We are constantly listening to our data users and trying to improve the tool, finding ways to provide information the way people need it. We are also creating specialized platforms for certain users. We have an innovative tool called the Small Business Builder. It is for small business owners providing them the capability to drill down by location and by sector to analyze competition and customer data. It is a rich tool and we have received very positive feedback about it. We continue to improve on it. Building tools specialized for a particular user community is a good way to help meet the needs of our data users.
We are doing very interesting things with experimental data. Post-Secondary Employment Outcomes (PSEO) are experimental tabulations developed by researchers. PSEO data provide earnings and employment outcomes for college and university graduates by degree level, degree major, and post-secondary institution. These statistics are generated by matching university transcript data with a national database of jobs, using state-of-the-art confidentiality protection mechanisms to protect the underlying data. The PSEO are made possible through data sharing partnerships between universities, university systems, State Departments of Education, State Labor Market Information offices, and the U.S. Census Bureau. PSEO data are available for post-secondary institutions whose transcript data has been made available to the Census Bureau through a data-sharing agreement. We will continue to build similiar tools dedicated to answering the questions and needs of a particular data user segment.

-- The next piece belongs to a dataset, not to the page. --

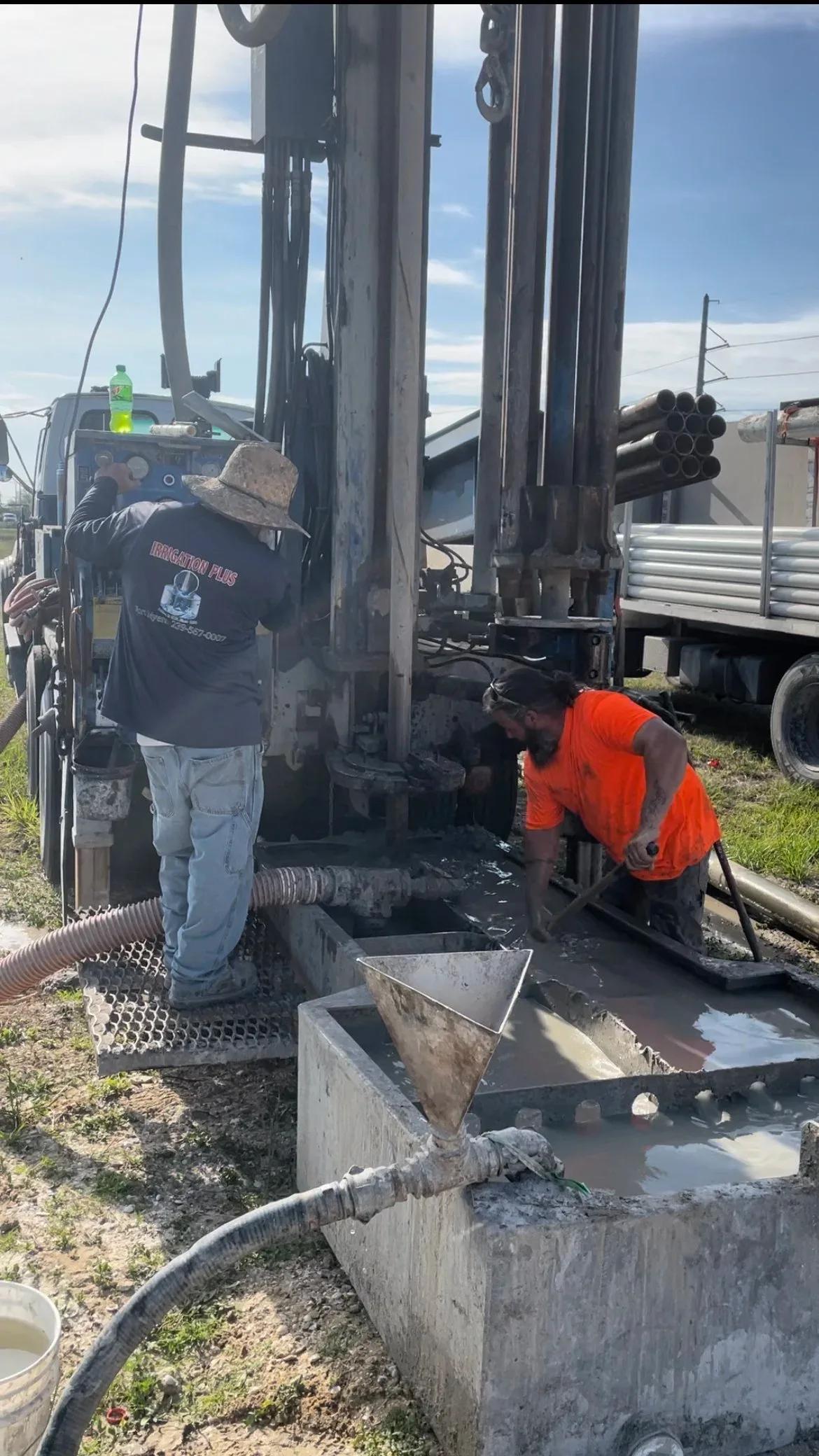 Two crew members working at the mud pit beside the drill rig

Data privacy. With the 2020 Decennial Census, we deployed a new, more modern privacy protection approach called differential privacy to maintain the balance between privacy and accuracy. We are taking seriously our statutory responsibility to protect the privacy of Census respondents and make sure that the data we release does not violate confidentiality.
We have other products that use the same methods. The Post-Secondary Employment Outcomes data employs these formal privacy methods as well. In fact, there is no way that we could produce data by campus, by degree field, by year without relying on these types of modern disclosure avoidance techniques.
Privacy protection will continue to be one of the key challenges for statistical organizations going forward. We are going to have to work with all stakeholders be they users of the data who want the most accurate data possible or privacy advocates who want to ensure that the products we produce follow required privacy protections.
Leadership and public service. Leaders need to have a mission-focused vision. They need to communicate effectively that vision to their teams, but they also must be able to listen to what their teams have to say as well. You need to meet people where they are and find a way to get folks involved in a broader direction and mission.
There are many ways one can engage in public service. My advice for those considering a career in public service is make sure you connect it with your passion. If you like being in the woods, then consider a job with the U.S Forest Service. If you want to be a statistician, then come work at the U.S. Census Bureau. The key is to do what you find interesting. You can always find a rewarding career in the public sector.